◆ WHAT THE EXERCISE ASKS
Render every line of the items below as a Markdown table with the columns "No." and "Text", numbering the rows in order and leaving out blank lines.

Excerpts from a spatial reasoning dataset
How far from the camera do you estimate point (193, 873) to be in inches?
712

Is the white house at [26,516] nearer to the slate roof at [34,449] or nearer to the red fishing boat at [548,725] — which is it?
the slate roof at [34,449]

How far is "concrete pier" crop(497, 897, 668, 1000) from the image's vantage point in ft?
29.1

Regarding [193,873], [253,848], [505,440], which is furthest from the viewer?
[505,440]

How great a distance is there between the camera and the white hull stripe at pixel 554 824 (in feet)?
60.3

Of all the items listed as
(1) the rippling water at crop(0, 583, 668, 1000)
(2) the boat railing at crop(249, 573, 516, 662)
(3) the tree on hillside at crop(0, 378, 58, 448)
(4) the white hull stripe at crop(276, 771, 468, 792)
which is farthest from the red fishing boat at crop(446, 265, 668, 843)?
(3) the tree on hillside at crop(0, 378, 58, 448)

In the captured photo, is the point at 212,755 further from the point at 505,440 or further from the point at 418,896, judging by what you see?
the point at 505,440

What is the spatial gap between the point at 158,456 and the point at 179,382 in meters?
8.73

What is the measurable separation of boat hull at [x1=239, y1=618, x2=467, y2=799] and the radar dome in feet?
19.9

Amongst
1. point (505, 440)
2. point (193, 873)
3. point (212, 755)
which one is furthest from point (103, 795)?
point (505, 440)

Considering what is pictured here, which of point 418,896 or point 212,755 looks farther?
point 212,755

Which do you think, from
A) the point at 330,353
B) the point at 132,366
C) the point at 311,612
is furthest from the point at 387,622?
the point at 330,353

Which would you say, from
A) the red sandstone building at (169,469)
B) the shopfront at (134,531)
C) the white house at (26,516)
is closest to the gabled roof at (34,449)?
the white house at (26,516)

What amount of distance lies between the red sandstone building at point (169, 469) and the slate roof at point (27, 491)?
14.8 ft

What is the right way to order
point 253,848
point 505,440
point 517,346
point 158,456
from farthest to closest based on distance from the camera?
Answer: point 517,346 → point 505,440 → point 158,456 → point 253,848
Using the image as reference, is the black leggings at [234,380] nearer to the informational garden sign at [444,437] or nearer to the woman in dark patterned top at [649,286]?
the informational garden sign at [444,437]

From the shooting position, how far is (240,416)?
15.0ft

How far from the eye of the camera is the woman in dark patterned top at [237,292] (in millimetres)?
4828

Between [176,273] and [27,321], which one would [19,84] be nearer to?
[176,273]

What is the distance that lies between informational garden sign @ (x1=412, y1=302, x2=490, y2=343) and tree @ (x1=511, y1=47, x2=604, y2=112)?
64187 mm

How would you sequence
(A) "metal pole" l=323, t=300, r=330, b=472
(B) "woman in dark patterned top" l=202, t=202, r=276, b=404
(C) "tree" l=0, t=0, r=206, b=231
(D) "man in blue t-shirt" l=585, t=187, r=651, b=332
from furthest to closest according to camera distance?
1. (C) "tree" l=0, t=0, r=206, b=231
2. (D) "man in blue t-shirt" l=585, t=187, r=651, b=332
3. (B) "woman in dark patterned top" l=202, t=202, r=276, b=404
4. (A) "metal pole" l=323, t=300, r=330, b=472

◆ ANSWER IN FULL
| No. | Text |
|---|---|
| 1 | How far from the camera do you estimate point (193, 873) to be in inches? |
| 2 | 712 |
| 3 | Is the white house at [26,516] nearer to the slate roof at [34,449] or nearer to the red fishing boat at [548,725] — which is it? |
| 4 | the slate roof at [34,449] |
| 5 | How far is "concrete pier" crop(497, 897, 668, 1000) from the image's vantage point in ft? |
| 6 | 29.1 |
| 7 | Regarding [193,873], [253,848], [505,440], which is furthest from the viewer? |
| 8 | [505,440] |
| 9 | How great a distance is there between the camera and the white hull stripe at pixel 554 824 (in feet)? |
| 10 | 60.3 |
| 11 | Of all the items listed as |
| 12 | (1) the rippling water at crop(0, 583, 668, 1000) |
| 13 | (2) the boat railing at crop(249, 573, 516, 662) |
| 14 | (3) the tree on hillside at crop(0, 378, 58, 448) |
| 15 | (4) the white hull stripe at crop(276, 771, 468, 792) |
| 16 | which is farthest from the red fishing boat at crop(446, 265, 668, 843)? |
| 17 | (3) the tree on hillside at crop(0, 378, 58, 448) |
| 18 | In the captured photo, is the point at 212,755 further from the point at 505,440 or further from the point at 418,896, judging by what you see? |
| 19 | the point at 505,440 |
| 20 | What is the spatial gap between the point at 158,456 and the point at 179,382 in meters? |
| 21 | 8.73 |
| 22 | What is the measurable separation of boat hull at [x1=239, y1=618, x2=467, y2=799] and the radar dome in feet? |
| 23 | 19.9 |
| 24 | Amongst |
| 25 | 1. point (505, 440) |
| 26 | 2. point (193, 873) |
| 27 | 3. point (212, 755) |
| 28 | which one is furthest from point (103, 795)? |
| 29 | point (505, 440) |
| 30 | Considering what is pictured here, which of point 418,896 or point 212,755 looks farther? |
| 31 | point 212,755 |
| 32 | Which do you think, from |
| 33 | A) the point at 330,353 |
| 34 | B) the point at 132,366 |
| 35 | C) the point at 311,612 |
| 36 | is furthest from the point at 387,622? |
| 37 | the point at 330,353 |
| 38 | Which would you say, from |
| 39 | A) the red sandstone building at (169,469) |
| 40 | B) the shopfront at (134,531) |
| 41 | C) the white house at (26,516) |
| 42 | is closest to the gabled roof at (34,449)? |
| 43 | the white house at (26,516) |
| 44 | What amount of distance lies between the red sandstone building at point (169, 469) and the slate roof at point (27, 491)? |
| 45 | 14.8 ft |
| 46 | What is the right way to order |
| 47 | point 253,848 |
| 48 | point 505,440 |
| 49 | point 517,346 |
| 50 | point 158,456 |
| 51 | from farthest to closest based on distance from the camera? |
| 52 | Answer: point 517,346 → point 505,440 → point 158,456 → point 253,848 |
| 53 | Using the image as reference, is the black leggings at [234,380] nearer to the informational garden sign at [444,437] or nearer to the woman in dark patterned top at [649,286]? |
| 54 | the informational garden sign at [444,437] |
| 55 | From the shooting position, how far is (240,416)? |
| 56 | 15.0ft |
| 57 | How far from the eye of the camera is the woman in dark patterned top at [237,292] (in millimetres)? |
| 58 | 4828 |
| 59 | Between [176,273] and [27,321], which one would [19,84] be nearer to? |
| 60 | [176,273] |
| 61 | What is the distance that lies between informational garden sign @ (x1=412, y1=302, x2=490, y2=343) and tree @ (x1=511, y1=47, x2=604, y2=112)? |
| 62 | 64187 mm |
| 63 | How would you sequence |
| 64 | (A) "metal pole" l=323, t=300, r=330, b=472 |
| 65 | (B) "woman in dark patterned top" l=202, t=202, r=276, b=404 |
| 66 | (C) "tree" l=0, t=0, r=206, b=231 |
| 67 | (D) "man in blue t-shirt" l=585, t=187, r=651, b=332 |
| 68 | from furthest to closest according to camera distance? |
| 69 | 1. (C) "tree" l=0, t=0, r=206, b=231 |
| 70 | 2. (D) "man in blue t-shirt" l=585, t=187, r=651, b=332 |
| 71 | 3. (B) "woman in dark patterned top" l=202, t=202, r=276, b=404 |
| 72 | 4. (A) "metal pole" l=323, t=300, r=330, b=472 |